*Exercise details*
Quote the records in full and leave their pictures out.

*Records to use*
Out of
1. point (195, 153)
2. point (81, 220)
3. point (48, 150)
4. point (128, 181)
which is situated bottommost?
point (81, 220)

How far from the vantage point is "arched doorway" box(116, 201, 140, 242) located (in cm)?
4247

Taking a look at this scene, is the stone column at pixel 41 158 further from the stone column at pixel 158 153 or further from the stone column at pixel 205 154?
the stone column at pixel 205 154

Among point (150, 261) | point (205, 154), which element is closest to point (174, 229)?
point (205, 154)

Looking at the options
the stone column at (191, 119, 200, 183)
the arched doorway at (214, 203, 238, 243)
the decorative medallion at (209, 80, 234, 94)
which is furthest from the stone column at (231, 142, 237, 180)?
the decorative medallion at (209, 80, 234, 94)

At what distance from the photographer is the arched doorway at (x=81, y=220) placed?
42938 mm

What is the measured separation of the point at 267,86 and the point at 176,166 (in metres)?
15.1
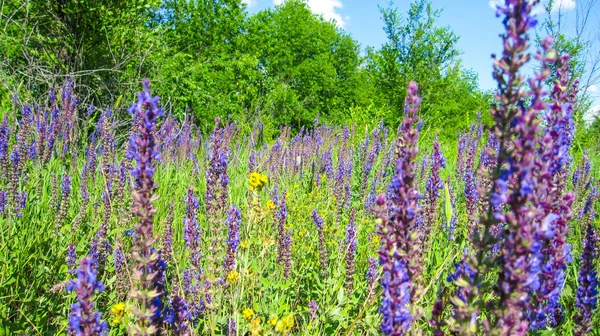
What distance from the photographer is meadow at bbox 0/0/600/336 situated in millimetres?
1040

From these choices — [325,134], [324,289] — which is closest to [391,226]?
[324,289]

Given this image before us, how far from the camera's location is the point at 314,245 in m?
3.46

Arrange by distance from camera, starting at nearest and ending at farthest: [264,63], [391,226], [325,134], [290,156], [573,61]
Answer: [391,226] → [290,156] → [325,134] → [573,61] → [264,63]

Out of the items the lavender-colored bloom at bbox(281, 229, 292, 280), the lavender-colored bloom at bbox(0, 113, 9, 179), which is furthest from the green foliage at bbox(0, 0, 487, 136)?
the lavender-colored bloom at bbox(281, 229, 292, 280)

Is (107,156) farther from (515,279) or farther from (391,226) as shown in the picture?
(515,279)

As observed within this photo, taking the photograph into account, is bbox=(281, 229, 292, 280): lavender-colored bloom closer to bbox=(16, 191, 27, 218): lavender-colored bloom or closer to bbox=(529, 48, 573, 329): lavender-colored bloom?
bbox=(529, 48, 573, 329): lavender-colored bloom

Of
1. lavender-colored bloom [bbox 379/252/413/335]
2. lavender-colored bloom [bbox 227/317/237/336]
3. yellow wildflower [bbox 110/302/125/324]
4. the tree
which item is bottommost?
lavender-colored bloom [bbox 227/317/237/336]

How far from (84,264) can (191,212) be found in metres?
1.09

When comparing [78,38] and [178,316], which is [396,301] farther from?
[78,38]

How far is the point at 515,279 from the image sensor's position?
0.99 m

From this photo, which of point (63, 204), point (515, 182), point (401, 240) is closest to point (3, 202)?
point (63, 204)

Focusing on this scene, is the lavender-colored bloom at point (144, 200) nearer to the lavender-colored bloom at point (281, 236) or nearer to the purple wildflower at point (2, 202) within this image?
the lavender-colored bloom at point (281, 236)

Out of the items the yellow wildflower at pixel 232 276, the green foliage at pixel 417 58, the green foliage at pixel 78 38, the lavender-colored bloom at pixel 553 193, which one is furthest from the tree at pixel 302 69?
the lavender-colored bloom at pixel 553 193

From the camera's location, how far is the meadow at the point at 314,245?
104 centimetres
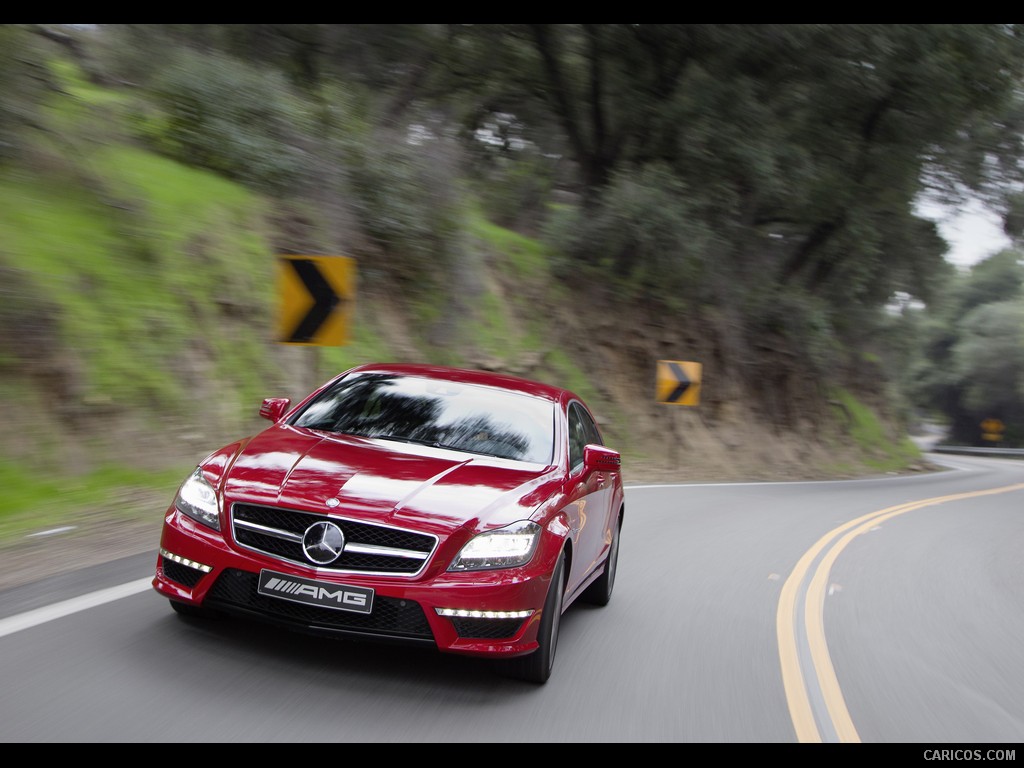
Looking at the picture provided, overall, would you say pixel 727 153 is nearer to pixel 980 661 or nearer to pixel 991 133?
pixel 991 133

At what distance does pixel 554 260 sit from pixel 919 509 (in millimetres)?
10325

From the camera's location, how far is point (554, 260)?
936 inches

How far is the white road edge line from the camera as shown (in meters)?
4.90

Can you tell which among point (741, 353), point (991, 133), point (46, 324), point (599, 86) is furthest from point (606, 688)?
point (991, 133)

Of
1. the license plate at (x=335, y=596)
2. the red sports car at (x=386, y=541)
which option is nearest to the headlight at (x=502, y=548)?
the red sports car at (x=386, y=541)

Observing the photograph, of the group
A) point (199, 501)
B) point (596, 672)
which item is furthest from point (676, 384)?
point (199, 501)

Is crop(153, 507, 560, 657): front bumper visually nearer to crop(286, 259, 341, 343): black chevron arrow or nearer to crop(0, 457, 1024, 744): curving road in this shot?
crop(0, 457, 1024, 744): curving road

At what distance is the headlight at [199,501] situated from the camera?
4680 millimetres

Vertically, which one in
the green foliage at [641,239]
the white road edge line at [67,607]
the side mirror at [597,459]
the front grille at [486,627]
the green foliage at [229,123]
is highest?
the green foliage at [229,123]

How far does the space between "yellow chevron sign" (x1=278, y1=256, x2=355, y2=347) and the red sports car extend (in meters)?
3.61

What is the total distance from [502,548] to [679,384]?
14962 millimetres

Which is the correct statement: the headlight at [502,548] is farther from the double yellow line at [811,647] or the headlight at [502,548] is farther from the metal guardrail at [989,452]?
the metal guardrail at [989,452]

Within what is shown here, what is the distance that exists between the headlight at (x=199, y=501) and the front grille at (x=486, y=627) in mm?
1239
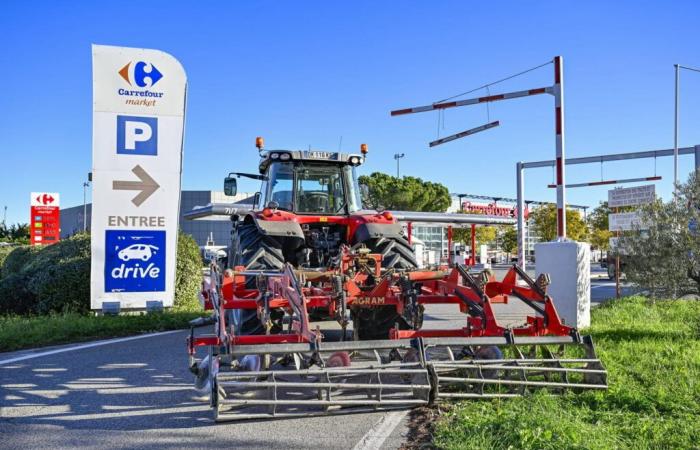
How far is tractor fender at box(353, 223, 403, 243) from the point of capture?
23.7 feet

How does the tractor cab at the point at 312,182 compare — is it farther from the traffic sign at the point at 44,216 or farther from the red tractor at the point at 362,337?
the traffic sign at the point at 44,216

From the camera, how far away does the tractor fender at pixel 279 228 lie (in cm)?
679

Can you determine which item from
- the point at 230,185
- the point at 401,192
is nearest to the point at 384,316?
the point at 230,185

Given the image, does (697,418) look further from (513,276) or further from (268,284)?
(268,284)

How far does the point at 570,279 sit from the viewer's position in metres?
8.76

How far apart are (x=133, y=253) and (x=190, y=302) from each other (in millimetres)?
2306

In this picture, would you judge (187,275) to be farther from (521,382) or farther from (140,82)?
(521,382)

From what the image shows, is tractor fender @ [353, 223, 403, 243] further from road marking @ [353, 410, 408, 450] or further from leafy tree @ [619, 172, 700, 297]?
leafy tree @ [619, 172, 700, 297]

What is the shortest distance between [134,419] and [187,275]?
817 centimetres

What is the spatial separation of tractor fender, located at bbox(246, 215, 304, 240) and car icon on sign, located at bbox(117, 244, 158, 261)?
14.3 ft

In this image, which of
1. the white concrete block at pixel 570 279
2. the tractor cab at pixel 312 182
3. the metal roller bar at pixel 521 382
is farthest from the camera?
the white concrete block at pixel 570 279

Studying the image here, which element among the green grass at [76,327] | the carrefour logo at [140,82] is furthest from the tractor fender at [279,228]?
the carrefour logo at [140,82]

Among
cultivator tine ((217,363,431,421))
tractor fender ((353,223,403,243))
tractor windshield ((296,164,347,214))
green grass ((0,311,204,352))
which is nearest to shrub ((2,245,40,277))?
green grass ((0,311,204,352))

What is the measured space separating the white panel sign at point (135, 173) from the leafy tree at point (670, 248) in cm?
→ 756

*Result*
Out of
1. point (195, 153)
2. point (81, 220)
3. point (48, 150)
4. point (128, 181)
which is situated bottommost?
point (81, 220)

How far from the vantage point is "arched doorway" box(116, 201, 140, 242) located (in cm)?
4247

Taking a look at this scene, is the stone column at pixel 41 158 further from the stone column at pixel 158 153 or further from the stone column at pixel 205 154?
the stone column at pixel 205 154

Among point (150, 261) | point (205, 154), which element is closest to point (174, 229)?
point (205, 154)

Looking at the options
the stone column at (191, 119, 200, 183)
the arched doorway at (214, 203, 238, 243)
the decorative medallion at (209, 80, 234, 94)
which is furthest from the stone column at (231, 142, 237, 180)?
the decorative medallion at (209, 80, 234, 94)

At what distance from the photographer is the arched doorway at (x=81, y=220) placed?
42938 mm

What is the measured separation of the point at 267,86 and the point at 176,166 (in metres)?
15.1
What distance from the photographer is meadow at bbox 0/0/600/336 situated in millimetres?
1040

From these choices — [325,134], [324,289] — which is closest to [391,226]?
[324,289]

Given this image before us, how far from the camera's location is the point at 314,245 in m?
3.46

Arrange by distance from camera, starting at nearest and ending at farthest: [264,63], [391,226], [325,134], [290,156], [573,61]
Answer: [391,226] → [290,156] → [325,134] → [573,61] → [264,63]

Out of the items the lavender-colored bloom at bbox(281, 229, 292, 280), the lavender-colored bloom at bbox(0, 113, 9, 179), which is furthest from the green foliage at bbox(0, 0, 487, 136)?
the lavender-colored bloom at bbox(281, 229, 292, 280)

Is (107,156) farther from (515,279) or farther from (391,226) as shown in the picture?
(515,279)

As observed within this photo, taking the photograph into account, is bbox=(281, 229, 292, 280): lavender-colored bloom closer to bbox=(16, 191, 27, 218): lavender-colored bloom or closer to bbox=(529, 48, 573, 329): lavender-colored bloom?
bbox=(529, 48, 573, 329): lavender-colored bloom

Of
1. lavender-colored bloom [bbox 379/252/413/335]
2. lavender-colored bloom [bbox 227/317/237/336]
3. yellow wildflower [bbox 110/302/125/324]
4. the tree
which item is bottommost?
lavender-colored bloom [bbox 227/317/237/336]

How far from (84,264) can (191,212) be found in metres?
1.09

When comparing [78,38] and [178,316], which is [396,301] farther from?
[78,38]

How far is the point at 515,279 from the image sensor's position?
0.99 m

From this photo, which of point (63, 204), point (515, 182), point (401, 240) is closest to point (3, 202)?
point (63, 204)

Focusing on this scene, is the lavender-colored bloom at point (144, 200) nearer to the lavender-colored bloom at point (281, 236) or nearer to the purple wildflower at point (2, 202) within this image?
the lavender-colored bloom at point (281, 236)

Out of the items the yellow wildflower at pixel 232 276, the green foliage at pixel 417 58, the green foliage at pixel 78 38, the lavender-colored bloom at pixel 553 193, which one is furthest from the tree at pixel 302 69?
the lavender-colored bloom at pixel 553 193

From the camera's location, how far is the meadow at the point at 314,245?
104 centimetres
Looking at the picture provided, overall, would you say pixel 727 153 is nearer to pixel 980 661 or nearer to pixel 991 133?
pixel 991 133

At what distance does pixel 554 260 sit from pixel 919 509 (in millimetres)?
10325

From the camera's location, how far is point (554, 260)?
936 inches

How far is the white road edge line from the camera as shown (in meters)?
4.90

Can you tell which among point (741, 353), point (991, 133), point (46, 324), point (599, 86) is furthest from point (606, 688)?
point (991, 133)

Of
1. the license plate at (x=335, y=596)
2. the red sports car at (x=386, y=541)
which option is nearest to the headlight at (x=502, y=548)?
the red sports car at (x=386, y=541)

Observing the photograph, of the group
A) point (199, 501)
B) point (596, 672)
which item is furthest from point (676, 384)?
point (199, 501)

Is crop(153, 507, 560, 657): front bumper visually nearer to crop(286, 259, 341, 343): black chevron arrow or nearer to crop(0, 457, 1024, 744): curving road in this shot?
crop(0, 457, 1024, 744): curving road

At what distance is the headlight at [199,501] situated from the camera?
4680 millimetres

Vertically, which one in
the green foliage at [641,239]
the white road edge line at [67,607]
the side mirror at [597,459]
the front grille at [486,627]
the green foliage at [229,123]
is highest?
the green foliage at [229,123]

How far does the space between "yellow chevron sign" (x1=278, y1=256, x2=355, y2=347) and the red sports car extend (in meters)?
3.61

What is the total distance from [502,548] to [679,384]?
14962 millimetres

Which is the correct statement: the headlight at [502,548] is farther from the double yellow line at [811,647] or the headlight at [502,548] is farther from the metal guardrail at [989,452]?
the metal guardrail at [989,452]

Within what is shown here, what is the distance that exists between the headlight at (x=199, y=501) and the front grille at (x=486, y=627) in mm?
1239
How far is tractor fender at box(353, 223, 403, 243) from the point of capture?
23.7 feet

How does the tractor cab at the point at 312,182 compare — is it farther from the traffic sign at the point at 44,216 or farther from the red tractor at the point at 362,337?
the traffic sign at the point at 44,216

From the camera, how far away does the tractor fender at pixel 279 228 lie (in cm)?
679

Can you determine which item from
- the point at 230,185
- the point at 401,192
is nearest to the point at 384,316?
the point at 230,185

Given the image, does (697,418) look further from (513,276) or further from (268,284)?
(268,284)

How far does the point at 570,279 sit from the viewer's position in metres?
8.76

How far apart are (x=133, y=253) and (x=190, y=302) from each other (in millimetres)?
2306

In this picture, would you judge (187,275) to be farther from (521,382) or farther from (140,82)?
(521,382)

From what the image shows, is tractor fender @ [353, 223, 403, 243] further from road marking @ [353, 410, 408, 450] or further from leafy tree @ [619, 172, 700, 297]?
leafy tree @ [619, 172, 700, 297]

What is the shortest distance between [134,419] and [187,275]?
817 centimetres

What is the spatial separation of tractor fender, located at bbox(246, 215, 304, 240) and car icon on sign, located at bbox(117, 244, 158, 261)?
14.3 ft

In this image, which of
1. the white concrete block at pixel 570 279
2. the tractor cab at pixel 312 182
3. the metal roller bar at pixel 521 382
is farthest from the camera?
the white concrete block at pixel 570 279

Studying the image here, which element among the green grass at [76,327] | the carrefour logo at [140,82] is furthest from the tractor fender at [279,228]?
the carrefour logo at [140,82]

Among
cultivator tine ((217,363,431,421))
tractor fender ((353,223,403,243))
tractor windshield ((296,164,347,214))
green grass ((0,311,204,352))
which is nearest to shrub ((2,245,40,277))?
green grass ((0,311,204,352))

What is the measured space separating the white panel sign at point (135, 173) from the leafy tree at point (670, 248) in cm?
→ 756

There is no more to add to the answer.